• [GIVEN EXERCISE 1] Copy these lines of the listing verbatim: begin at the line that has "Looking at the picture, would" and stop after the line that has "Here in the".

##### SOURCE EXCERPT #####

In eighth grade, I was even voted most likely to succeed. I married a fellow I’d met in Sunday school when I was 9 years old. We had 2 children, owned a martial arts supply store, and I had enrolled in night school. I was studying Real Estate. I wanted to follow in my father’s footsteps.
Sounds good, right?
Fast forward 20 years……..I’m being kicked awake. My face is stuck to the concrete floor from drool. It’s freezing cold, and it smells like urine. Women are screaming. Some are crying. They’re fighting over the collect telephones, cussing out their boyfriend’s, their pimp’s and their lawyers.
It hits me slowly….that I’m back in the infamous Maricopa county jail. Actually, it hits me about the same time as the withdrawals. And the panic….My first thought…..NO DOPE! My second thought…..No DOPE.
I didn’t think about the charges, or my children. I didn’t think about my dog, or if I should get a good lawyer. The only phone number I knew by heart was my drug dealers. Actually….. The only single thought that kept screaming through my head was, OH MY GOD NO DOPE!
How does something like this happen? How does a nice girl like me…. end up in a place like this?
I was raped.
Of course I wasn’t perfect. My marriage had gone sour and I was seeing a man. He was nice to me. He told me I was beautiful. I thought he was wonderful.
Until he wasn’t!
I can’t explain the control he had over me. I don’t know why I did the things he forced me to do? He was a monster, but I couldn’t see it. I was afraid for my children, so I sent them to live with family, instead of packing my bags and running like hell.
And that’s how I found myself in the wrong place, with a man I didn’t know. He slipped me a “Mickey.” When I regained consciousness, it didn’t take long for me to figure out what happened. It wasn’t good.
I called somebody I knew. I asked them to bring me some pain pills and a change of clothes.
They brought heroin instead.
I was desperate. I just wanted it to go away. …….to be honest, I just wanted to go away.
!0 seconds later, and I kid you not, it was only 10 seconds…….I got my wish. I went away. Let me say that again. I went away.
I wasn’t in pain, because I wasn’t there. I wasn’t afraid, because I wasn’t there.
That man - he wasn’t just a rapist, he was a thief and a murderer; he stole my hope, and he took my life….for twenty years!
Then somebody just like you, gave it back to me. I don’t tell you my story so you’ll feel sorry for me.
As a matter of fact, telling my story rates right up there with public speaking or being buried alive. It’s not what I would’ve chosen for myself if I had been given an option.
But I wasn’t.
Looking through the eyes of hope, I saw other women in prison. They’d been robbed as well.
Like I had been, they just waited for the day that gate, covered in razor-wire, would open so they could get out.....and use again.

#####

• [GIVEN EXERCISE 2] In the personal account, what are all the things the narrator says she didn't think about when she woke up in the county jail?

##### GIVEN DATA #####

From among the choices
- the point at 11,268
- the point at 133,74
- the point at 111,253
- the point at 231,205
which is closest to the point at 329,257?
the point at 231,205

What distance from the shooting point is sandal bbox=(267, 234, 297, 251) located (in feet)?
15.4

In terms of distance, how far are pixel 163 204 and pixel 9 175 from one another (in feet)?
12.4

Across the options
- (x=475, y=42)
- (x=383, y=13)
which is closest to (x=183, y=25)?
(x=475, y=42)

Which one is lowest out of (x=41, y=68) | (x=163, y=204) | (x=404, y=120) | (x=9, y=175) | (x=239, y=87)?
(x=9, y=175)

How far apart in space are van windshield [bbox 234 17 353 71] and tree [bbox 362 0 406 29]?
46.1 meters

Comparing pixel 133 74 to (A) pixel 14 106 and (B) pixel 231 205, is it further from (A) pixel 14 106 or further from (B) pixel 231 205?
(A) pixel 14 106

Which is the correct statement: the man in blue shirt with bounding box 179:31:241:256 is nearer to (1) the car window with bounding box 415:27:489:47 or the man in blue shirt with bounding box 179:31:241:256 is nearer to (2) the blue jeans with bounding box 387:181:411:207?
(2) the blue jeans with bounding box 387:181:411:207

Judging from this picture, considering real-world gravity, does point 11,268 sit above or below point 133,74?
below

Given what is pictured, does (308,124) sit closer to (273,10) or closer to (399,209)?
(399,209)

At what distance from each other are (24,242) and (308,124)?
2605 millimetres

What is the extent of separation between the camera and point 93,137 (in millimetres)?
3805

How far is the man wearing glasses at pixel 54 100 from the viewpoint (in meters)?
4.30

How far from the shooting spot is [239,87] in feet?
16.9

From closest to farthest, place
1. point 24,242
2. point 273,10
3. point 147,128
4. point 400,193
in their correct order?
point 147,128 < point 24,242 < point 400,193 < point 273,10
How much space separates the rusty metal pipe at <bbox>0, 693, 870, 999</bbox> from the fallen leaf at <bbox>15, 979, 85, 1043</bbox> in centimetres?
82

#####
##### GIVEN DATA #####

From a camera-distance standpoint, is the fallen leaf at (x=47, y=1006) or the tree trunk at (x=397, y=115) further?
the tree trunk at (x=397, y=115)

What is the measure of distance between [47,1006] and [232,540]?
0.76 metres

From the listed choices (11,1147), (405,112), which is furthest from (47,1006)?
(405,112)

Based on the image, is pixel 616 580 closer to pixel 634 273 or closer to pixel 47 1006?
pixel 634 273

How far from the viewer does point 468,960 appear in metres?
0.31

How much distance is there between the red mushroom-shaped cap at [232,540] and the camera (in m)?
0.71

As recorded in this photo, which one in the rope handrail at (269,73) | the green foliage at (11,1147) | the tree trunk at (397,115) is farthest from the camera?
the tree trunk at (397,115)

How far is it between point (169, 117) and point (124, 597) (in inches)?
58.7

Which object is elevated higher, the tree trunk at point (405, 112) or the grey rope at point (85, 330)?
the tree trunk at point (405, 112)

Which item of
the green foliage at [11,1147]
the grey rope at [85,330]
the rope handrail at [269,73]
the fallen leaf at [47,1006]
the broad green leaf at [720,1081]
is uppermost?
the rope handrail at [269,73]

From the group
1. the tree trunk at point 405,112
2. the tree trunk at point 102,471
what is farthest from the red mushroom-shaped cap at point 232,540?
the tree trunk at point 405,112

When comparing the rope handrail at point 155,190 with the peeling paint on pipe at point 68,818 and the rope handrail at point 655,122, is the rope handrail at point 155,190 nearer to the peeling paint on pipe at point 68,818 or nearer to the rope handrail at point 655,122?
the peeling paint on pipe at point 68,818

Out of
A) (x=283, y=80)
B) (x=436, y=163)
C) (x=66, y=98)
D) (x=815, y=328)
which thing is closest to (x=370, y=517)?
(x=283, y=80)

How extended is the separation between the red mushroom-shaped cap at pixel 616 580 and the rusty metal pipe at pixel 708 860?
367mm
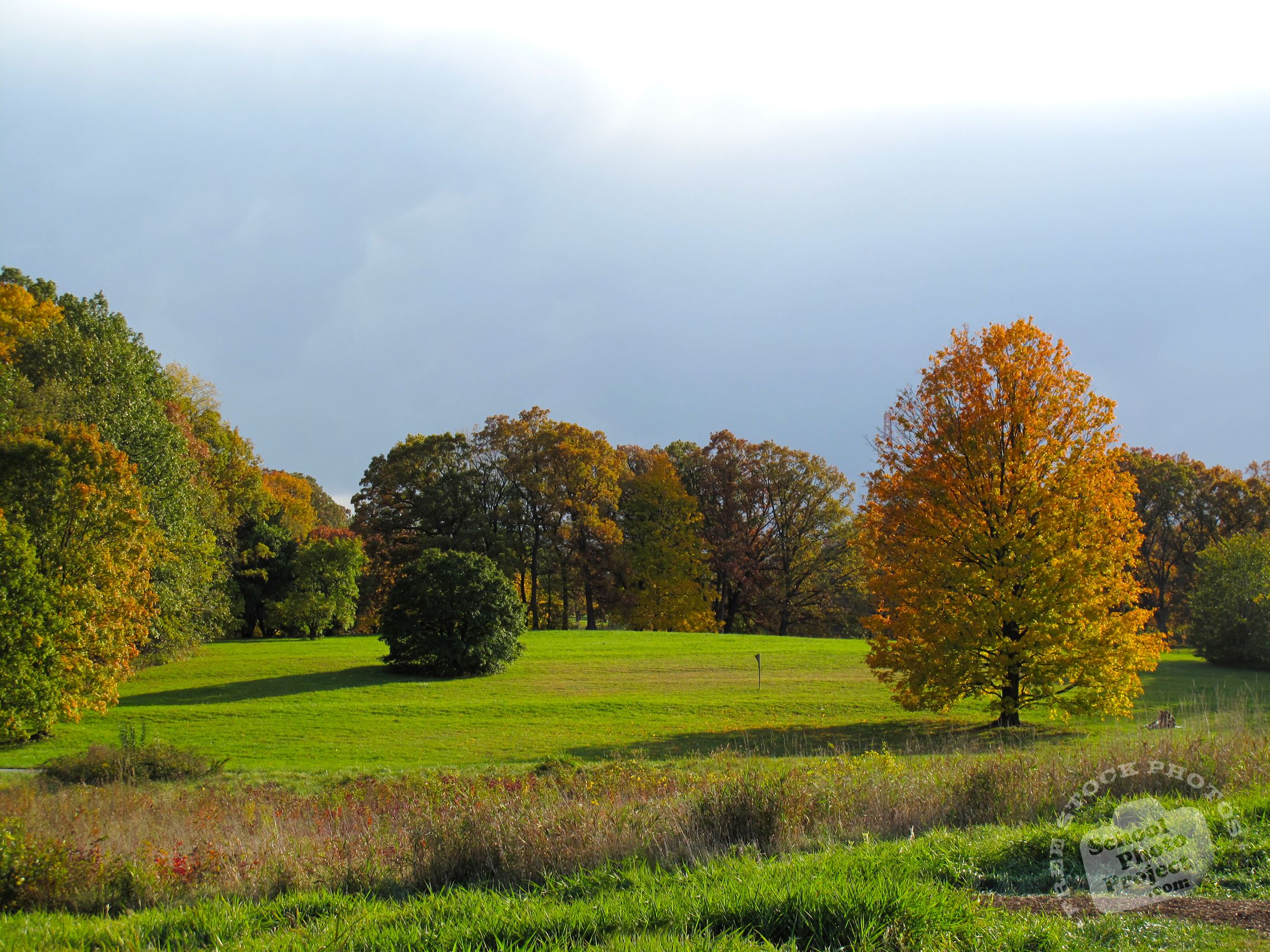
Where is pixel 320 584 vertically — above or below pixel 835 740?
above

#####
##### GIVEN DATA #####

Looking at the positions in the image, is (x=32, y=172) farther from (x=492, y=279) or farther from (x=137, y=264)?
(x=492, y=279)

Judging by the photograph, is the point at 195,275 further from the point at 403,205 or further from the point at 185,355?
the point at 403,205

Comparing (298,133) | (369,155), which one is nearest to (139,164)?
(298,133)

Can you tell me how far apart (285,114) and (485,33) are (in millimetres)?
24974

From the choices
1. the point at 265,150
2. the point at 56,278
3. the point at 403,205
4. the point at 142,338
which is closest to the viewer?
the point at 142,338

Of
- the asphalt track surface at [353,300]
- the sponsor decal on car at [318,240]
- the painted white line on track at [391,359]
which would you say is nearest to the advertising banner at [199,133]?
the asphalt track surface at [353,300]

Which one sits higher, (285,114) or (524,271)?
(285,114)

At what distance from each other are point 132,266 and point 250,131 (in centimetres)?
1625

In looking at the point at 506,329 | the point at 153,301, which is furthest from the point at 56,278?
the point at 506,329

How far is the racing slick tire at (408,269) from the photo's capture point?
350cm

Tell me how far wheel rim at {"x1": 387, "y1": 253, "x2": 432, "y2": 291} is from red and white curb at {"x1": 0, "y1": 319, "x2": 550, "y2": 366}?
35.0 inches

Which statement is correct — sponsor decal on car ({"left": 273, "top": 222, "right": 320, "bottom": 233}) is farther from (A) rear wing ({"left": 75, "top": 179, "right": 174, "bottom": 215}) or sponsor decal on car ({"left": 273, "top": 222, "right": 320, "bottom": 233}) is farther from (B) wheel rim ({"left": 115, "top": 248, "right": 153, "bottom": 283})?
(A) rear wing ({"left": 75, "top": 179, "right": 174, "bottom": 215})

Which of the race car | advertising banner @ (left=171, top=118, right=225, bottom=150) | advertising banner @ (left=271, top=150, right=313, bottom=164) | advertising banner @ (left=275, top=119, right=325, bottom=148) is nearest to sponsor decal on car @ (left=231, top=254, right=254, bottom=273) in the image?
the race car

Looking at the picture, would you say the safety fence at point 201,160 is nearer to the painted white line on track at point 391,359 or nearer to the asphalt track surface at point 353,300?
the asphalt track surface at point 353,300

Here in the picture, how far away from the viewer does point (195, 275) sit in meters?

#####

• [FULL ANSWER 1]
Looking at the picture, would you say the safety fence at point 201,160 is nearer to the painted white line on track at point 391,359 or nearer to the asphalt track surface at point 353,300?
the asphalt track surface at point 353,300

Here in the picture, how far away from the viewer does point (195, 275) sit in meters?

• [FULL ANSWER 2]
- The charges
- Her children
- Her dog
- Whether she should get a good lawyer